Tarea asignada:
¿Puedes reescribir completas las entradas, empezando en la línea que contiene "How far does" y terminando en la que contiene "4.60 meters", ambas incluidas? Escala por 2,55 las distancias de las respuestas y redondea cada una a los decimales que tenía, con las mitades hacia arriba.

──────── Lista de entradas

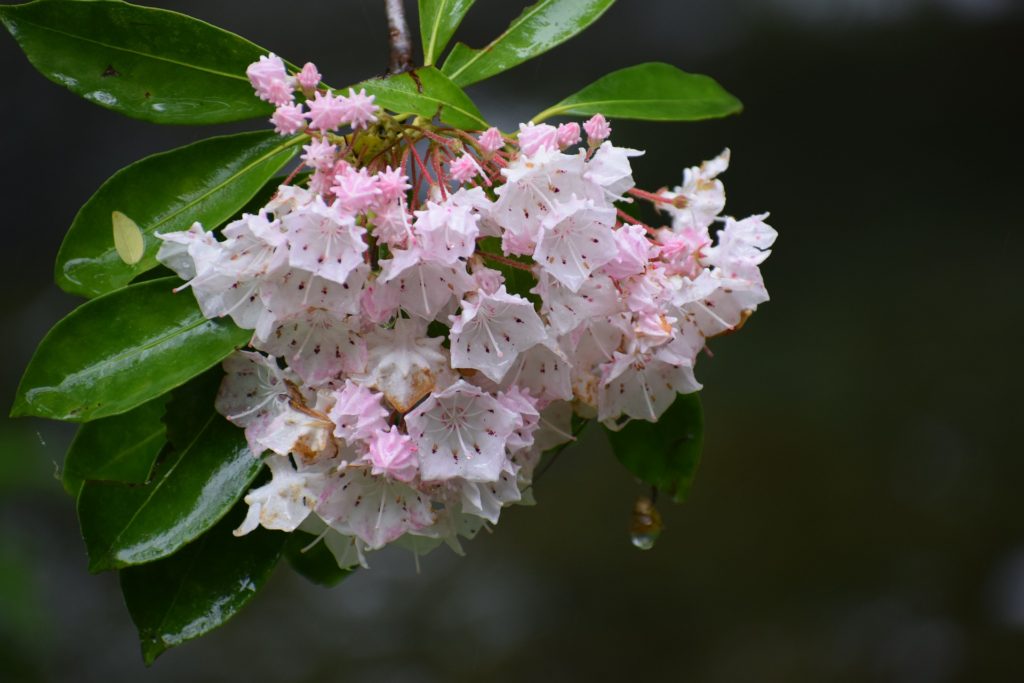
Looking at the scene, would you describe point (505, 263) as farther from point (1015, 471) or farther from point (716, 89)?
point (1015, 471)

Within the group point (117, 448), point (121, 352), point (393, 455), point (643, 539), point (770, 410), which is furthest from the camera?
point (770, 410)

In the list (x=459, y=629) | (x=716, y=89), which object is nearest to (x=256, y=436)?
(x=716, y=89)

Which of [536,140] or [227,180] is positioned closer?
[536,140]

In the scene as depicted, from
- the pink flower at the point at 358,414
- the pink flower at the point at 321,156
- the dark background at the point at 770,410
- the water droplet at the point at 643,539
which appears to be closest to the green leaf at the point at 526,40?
the pink flower at the point at 321,156

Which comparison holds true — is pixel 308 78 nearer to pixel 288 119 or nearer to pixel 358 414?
pixel 288 119

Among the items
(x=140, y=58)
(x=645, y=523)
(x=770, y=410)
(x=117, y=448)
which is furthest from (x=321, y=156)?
(x=770, y=410)

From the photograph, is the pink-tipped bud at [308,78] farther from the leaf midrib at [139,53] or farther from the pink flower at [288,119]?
the leaf midrib at [139,53]

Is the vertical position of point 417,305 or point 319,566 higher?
point 417,305
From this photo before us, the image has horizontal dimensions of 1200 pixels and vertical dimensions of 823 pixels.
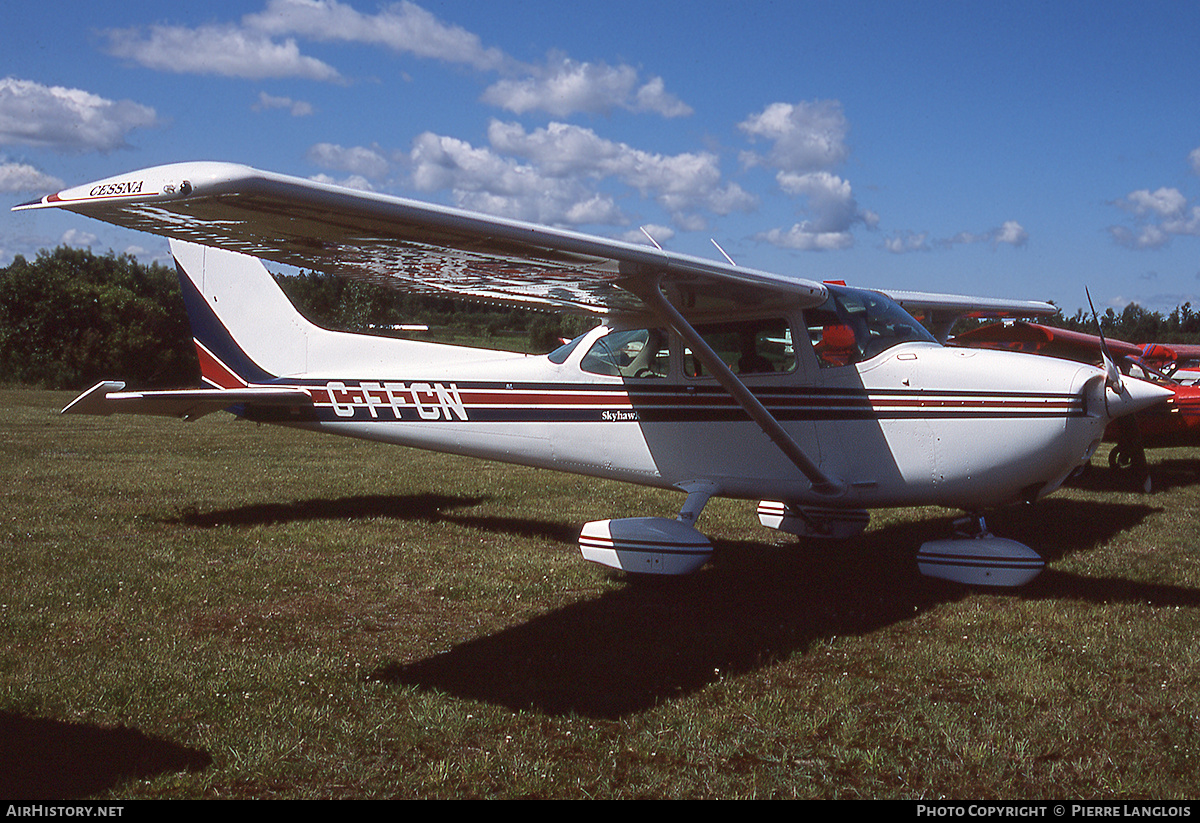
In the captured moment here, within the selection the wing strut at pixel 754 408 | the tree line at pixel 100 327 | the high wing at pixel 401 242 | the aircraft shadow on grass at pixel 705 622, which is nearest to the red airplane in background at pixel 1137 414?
the aircraft shadow on grass at pixel 705 622

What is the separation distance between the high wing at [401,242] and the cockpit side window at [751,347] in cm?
23

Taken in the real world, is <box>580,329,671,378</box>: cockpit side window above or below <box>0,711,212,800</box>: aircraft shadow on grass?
A: above

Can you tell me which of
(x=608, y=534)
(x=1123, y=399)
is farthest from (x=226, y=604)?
(x=1123, y=399)

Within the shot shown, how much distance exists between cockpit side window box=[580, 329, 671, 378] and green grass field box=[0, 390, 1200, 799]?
1.65 meters

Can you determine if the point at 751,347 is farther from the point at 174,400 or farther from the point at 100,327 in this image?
the point at 100,327

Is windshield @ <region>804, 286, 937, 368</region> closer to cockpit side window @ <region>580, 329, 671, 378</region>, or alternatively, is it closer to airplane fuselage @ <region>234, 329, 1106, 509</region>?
airplane fuselage @ <region>234, 329, 1106, 509</region>

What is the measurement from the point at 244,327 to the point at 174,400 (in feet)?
4.37

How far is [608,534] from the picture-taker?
19.2 feet

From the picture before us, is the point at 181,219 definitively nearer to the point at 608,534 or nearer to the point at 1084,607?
the point at 608,534

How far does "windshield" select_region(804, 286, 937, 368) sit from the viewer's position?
19.8 feet

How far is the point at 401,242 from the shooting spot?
4.60 meters

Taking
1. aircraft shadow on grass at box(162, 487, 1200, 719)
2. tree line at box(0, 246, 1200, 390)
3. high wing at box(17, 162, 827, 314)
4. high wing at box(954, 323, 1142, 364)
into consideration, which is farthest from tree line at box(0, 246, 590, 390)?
high wing at box(17, 162, 827, 314)

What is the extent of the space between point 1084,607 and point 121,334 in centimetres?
4113

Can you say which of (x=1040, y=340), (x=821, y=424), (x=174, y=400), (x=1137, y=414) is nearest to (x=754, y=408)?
(x=821, y=424)
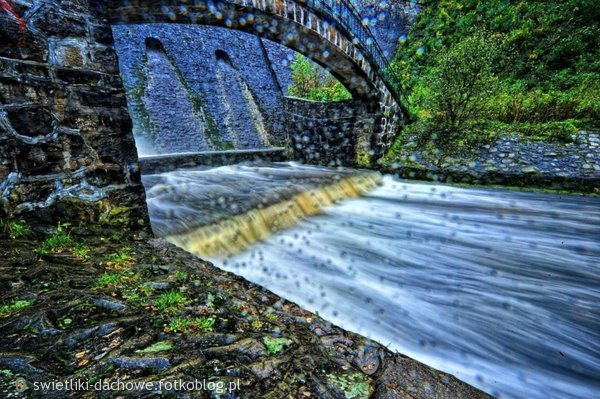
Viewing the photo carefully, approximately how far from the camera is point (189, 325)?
1674mm

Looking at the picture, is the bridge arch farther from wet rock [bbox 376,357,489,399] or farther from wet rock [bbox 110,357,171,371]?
wet rock [bbox 376,357,489,399]

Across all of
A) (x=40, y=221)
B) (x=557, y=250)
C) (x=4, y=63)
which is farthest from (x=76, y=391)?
(x=557, y=250)

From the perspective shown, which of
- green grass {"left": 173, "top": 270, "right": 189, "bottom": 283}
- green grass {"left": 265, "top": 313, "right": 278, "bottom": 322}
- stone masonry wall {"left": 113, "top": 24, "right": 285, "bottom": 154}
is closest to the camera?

────────────────

Respuesta:
How far does "windshield" select_region(804, 286, 937, 368) sit from the viewer's position?
50.5 feet

How far is the point at 401,242 from the shooting spot?
11.73 meters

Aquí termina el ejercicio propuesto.